- Stated task -
From the data below, keep only the lines that contain the string "between", and reproduce each such line in full. Matching is case-sensitive.

- Supplied entries -
━━━━
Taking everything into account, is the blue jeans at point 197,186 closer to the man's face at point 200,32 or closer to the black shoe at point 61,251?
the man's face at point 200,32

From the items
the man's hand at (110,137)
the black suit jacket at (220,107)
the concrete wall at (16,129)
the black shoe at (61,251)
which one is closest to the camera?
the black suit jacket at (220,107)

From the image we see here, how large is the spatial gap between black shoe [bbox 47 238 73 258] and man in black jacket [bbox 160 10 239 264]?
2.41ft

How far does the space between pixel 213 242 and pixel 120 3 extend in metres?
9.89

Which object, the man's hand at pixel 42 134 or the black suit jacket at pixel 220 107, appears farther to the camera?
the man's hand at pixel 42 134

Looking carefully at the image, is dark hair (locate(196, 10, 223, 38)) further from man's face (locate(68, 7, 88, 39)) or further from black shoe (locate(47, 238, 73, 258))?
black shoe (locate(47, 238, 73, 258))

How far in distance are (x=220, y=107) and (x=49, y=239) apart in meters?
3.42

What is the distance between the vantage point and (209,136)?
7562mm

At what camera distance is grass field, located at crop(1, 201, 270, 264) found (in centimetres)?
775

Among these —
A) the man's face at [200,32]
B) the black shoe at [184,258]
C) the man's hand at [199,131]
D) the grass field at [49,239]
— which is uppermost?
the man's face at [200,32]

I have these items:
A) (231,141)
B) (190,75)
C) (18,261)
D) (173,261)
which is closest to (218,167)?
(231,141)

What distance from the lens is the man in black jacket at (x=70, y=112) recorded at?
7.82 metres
━━━━
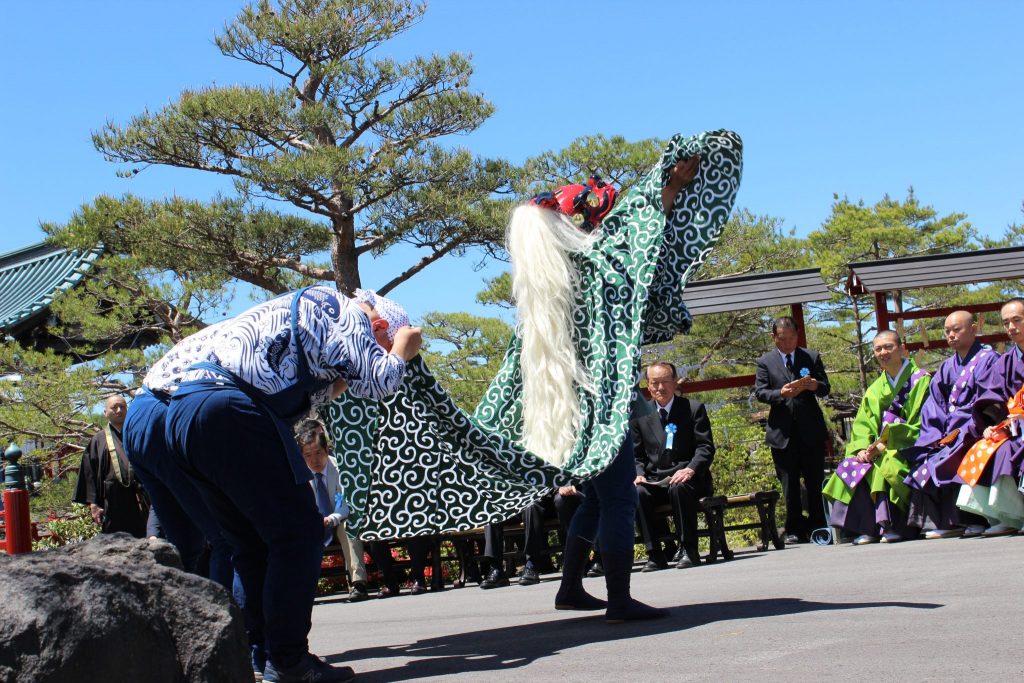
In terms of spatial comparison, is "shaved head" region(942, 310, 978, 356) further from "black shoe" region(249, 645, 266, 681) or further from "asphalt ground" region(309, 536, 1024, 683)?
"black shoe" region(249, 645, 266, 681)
━━━━
- Complete response -
From the image we see here, how large is the spatial gap between black shoe [bbox 47 238 73 258] and man in black jacket [bbox 160 10 239 264]?
How far does the space between pixel 213 242 and pixel 120 3 extend in metres?
What is the distance between the vantage point and (209,136)?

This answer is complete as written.